Reproducibility Variable Result LLM Response
Research Type Experimental Empirically, we conduct the various experiments to verify the theoretical results and demonstrate the benefits of early stopping. In this section, we provide numerical studies of overparameterized linear regression problems.
Researcher Affiliation Academia Jing Xu IIIS, Tsinghua University xujing21@mails.tsinghua.edu.cn Jiaye Teng IIIS, Tsinghua University tjy20@mails.tsinghua.edu.cn Yang Yuan IIIS, Tsinghua University Shanghai Artificial Intelligence Laboratory Shanghai Qi Zhi Institute yuanyang@tsinghua.edu.cn Andrew Chi-Chih Yao IIIS, Tsinghua University Shanghai Artificial Intelligence Laboratory Shanghai Qi Zhi Institute andrewcyao@tsinghua.edu.cn
Pseudocode No The paper provides mathematical formulas for algorithms, such as the update rule for gradient descent: 'θt+1 = θt - λ/n X (Xθt - Y )', but it does not include any formal pseudocode blocks or algorithm listings.
Open Source Code No The paper does not provide any statements about releasing open-source code or links to a code repository for the methodology described.
Open Datasets Yes To gain insight into the interplay between data and algorithms, we provide motivating examples of a synthetic overparameterized linear regression task and a classification task on the corrupted MNIST dataset in figure 1. The MNIST experiment details are described below. We create a noisy version of MNIST with label noise rate 20%, i.e. randomly perturbing the label with probability 20% for each training data, to simulate the label noise which is common in real datasets, e.g Image Net [60, 65, 73].
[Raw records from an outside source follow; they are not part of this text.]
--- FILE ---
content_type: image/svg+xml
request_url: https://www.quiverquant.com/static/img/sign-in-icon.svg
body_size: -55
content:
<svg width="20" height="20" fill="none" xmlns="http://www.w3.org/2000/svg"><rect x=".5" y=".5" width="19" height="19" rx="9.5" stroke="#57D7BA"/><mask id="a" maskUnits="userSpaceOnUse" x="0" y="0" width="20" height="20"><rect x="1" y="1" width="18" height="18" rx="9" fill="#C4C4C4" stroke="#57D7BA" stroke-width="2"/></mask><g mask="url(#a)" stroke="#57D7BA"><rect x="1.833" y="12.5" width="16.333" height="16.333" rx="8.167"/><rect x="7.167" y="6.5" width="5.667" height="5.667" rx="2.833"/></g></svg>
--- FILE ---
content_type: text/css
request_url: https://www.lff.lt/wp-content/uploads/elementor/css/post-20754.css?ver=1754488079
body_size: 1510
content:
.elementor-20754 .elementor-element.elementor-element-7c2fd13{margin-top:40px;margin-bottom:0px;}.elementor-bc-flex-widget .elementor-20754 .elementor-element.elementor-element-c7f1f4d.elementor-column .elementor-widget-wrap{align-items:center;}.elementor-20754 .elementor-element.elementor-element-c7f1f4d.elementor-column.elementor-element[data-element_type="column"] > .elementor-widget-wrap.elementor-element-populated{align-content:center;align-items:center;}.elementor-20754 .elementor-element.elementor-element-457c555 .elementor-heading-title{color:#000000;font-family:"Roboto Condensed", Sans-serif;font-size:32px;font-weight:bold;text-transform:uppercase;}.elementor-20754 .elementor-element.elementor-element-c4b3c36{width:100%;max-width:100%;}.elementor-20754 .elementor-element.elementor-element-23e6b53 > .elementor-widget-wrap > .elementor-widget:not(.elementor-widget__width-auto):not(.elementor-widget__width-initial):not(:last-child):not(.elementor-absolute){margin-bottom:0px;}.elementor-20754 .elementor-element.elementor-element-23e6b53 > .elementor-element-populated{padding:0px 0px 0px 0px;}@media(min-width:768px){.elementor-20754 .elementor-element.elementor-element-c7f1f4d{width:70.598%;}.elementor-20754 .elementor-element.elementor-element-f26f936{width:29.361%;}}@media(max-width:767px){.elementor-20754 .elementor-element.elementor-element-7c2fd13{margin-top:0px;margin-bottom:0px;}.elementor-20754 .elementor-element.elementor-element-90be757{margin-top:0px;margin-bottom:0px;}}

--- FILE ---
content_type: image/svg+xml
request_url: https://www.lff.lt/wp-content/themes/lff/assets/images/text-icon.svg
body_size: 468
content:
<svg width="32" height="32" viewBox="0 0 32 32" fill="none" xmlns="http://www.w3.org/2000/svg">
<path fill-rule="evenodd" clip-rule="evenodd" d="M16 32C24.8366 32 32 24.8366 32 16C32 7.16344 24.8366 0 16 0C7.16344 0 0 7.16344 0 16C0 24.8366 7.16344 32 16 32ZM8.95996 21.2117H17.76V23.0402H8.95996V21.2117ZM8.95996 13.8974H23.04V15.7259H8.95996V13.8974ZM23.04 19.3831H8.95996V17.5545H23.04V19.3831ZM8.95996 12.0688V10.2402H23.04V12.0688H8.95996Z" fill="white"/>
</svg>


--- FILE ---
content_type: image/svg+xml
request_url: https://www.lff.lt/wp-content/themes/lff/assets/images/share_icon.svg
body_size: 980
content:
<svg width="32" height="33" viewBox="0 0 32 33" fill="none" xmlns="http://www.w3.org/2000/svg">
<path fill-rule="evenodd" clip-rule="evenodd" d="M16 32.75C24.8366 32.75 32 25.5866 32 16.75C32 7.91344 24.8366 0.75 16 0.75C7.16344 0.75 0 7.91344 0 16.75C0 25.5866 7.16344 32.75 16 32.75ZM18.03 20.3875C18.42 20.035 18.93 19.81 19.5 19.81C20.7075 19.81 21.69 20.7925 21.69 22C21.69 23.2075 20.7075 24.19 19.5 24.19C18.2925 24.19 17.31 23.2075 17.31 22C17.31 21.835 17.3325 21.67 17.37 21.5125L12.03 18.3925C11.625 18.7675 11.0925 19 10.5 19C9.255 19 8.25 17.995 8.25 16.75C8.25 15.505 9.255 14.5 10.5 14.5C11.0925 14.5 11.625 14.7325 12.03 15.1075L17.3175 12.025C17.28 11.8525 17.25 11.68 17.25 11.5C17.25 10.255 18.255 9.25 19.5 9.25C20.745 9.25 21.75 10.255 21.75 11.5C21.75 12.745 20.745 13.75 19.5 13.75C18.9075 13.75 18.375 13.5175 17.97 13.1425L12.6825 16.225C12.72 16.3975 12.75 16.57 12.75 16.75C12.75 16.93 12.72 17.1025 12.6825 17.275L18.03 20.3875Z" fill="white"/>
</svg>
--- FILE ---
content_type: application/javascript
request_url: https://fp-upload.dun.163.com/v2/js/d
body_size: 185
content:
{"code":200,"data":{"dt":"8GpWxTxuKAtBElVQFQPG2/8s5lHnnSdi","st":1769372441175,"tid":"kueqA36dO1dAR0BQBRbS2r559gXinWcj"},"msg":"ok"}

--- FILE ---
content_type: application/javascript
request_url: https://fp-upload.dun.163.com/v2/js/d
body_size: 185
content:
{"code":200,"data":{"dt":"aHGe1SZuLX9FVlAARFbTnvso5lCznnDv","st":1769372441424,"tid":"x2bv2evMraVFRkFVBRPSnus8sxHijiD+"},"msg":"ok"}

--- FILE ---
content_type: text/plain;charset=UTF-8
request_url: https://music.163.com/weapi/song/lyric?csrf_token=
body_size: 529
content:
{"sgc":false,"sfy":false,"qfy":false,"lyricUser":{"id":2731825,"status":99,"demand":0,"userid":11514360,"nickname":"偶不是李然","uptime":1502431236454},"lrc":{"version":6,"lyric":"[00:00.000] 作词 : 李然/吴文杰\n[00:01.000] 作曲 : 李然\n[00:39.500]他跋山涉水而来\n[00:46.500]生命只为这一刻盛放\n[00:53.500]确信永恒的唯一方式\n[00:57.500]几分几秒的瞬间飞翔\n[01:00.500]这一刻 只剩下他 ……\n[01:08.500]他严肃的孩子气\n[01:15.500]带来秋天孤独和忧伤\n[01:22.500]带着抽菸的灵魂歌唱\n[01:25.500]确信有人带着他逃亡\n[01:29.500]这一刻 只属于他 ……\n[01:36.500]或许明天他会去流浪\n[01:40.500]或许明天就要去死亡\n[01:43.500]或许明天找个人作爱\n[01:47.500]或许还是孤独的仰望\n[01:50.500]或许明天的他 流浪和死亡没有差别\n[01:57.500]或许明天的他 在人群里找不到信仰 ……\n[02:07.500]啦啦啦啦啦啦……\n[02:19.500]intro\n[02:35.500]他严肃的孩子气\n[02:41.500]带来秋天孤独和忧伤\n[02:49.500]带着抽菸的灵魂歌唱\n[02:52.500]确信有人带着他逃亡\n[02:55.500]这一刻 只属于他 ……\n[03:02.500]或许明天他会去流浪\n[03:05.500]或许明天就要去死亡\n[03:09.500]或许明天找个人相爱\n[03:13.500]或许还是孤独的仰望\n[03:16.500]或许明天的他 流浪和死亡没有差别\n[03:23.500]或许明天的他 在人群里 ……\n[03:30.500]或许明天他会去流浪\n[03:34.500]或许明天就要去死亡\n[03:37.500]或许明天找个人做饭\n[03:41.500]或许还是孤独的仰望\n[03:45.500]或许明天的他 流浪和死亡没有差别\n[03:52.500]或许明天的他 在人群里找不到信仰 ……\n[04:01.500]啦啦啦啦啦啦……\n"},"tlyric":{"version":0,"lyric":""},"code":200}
Dataset Splits No The paper states 'one can pick up the best parameter on the training trajectory, by calculating its loss on a validation dataset', indicating the concept of a validation set, but it does not specify any details about the size or proportion of this validation set within the dataset splits.
Hardware Specification No The paper does not provide any specific details about the hardware used to run the experiments, such as CPU/GPU models, memory, or other computational resources.
Software Dependencies No The paper mentions software components like 'vanilla SGD optimizer without momentum or weight decay' and 'standard cross entropy loss as the loss function', but it does not specify version numbers for any of these software dependencies.
Experiment Setup Yes We use a vanilla SGD optimizer without momentum or weight decay. The initial learning rate is set to 0.5. Learning rate is decayed by 0.98 every epoch. Each model is trained for 300 epochs. The training batch size is set to 1024, and the test batch size is set to 1000. We choose the standard cross entropy loss as the loss function.